### [What you have to do]
Copy out each line of the data holding "natural".

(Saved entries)
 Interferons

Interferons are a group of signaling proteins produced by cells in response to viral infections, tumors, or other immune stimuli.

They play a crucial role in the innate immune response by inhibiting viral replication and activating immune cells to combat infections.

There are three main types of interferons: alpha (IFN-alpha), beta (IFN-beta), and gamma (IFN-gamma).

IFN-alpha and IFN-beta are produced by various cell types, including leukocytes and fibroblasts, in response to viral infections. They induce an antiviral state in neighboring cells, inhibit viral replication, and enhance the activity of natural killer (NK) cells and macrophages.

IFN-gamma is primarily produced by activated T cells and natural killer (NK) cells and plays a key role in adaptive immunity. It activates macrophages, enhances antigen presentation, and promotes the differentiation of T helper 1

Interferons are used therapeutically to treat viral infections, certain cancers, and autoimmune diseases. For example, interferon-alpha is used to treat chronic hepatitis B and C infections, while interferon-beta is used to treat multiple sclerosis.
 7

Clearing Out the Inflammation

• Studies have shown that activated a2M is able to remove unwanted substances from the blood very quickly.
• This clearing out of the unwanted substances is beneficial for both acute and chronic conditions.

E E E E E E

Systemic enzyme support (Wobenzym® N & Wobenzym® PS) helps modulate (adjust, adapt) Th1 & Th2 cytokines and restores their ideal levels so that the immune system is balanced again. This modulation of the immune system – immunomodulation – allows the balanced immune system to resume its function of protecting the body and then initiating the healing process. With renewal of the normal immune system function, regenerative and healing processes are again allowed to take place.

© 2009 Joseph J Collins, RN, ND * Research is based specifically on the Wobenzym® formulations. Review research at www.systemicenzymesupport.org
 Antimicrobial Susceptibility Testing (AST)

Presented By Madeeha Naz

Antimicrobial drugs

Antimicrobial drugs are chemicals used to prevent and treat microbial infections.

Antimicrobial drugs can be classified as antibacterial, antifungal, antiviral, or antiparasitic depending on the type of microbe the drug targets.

### [Solved exercise]
IFN-alpha and IFN-beta are produced by various cell types, including leukocytes and fibroblasts, in response to viral infections. They induce an antiviral state in neighboring cells, inhibit viral replication, and enhance the activity of natural killer (NK) cells and macrophages.
IFN-gamma is primarily produced by activated T cells and natural killer (NK) cells and plays a key role in adaptive immunity. It activates macrophages, enhances antigen presentation, and promotes the differentiation of T helper 1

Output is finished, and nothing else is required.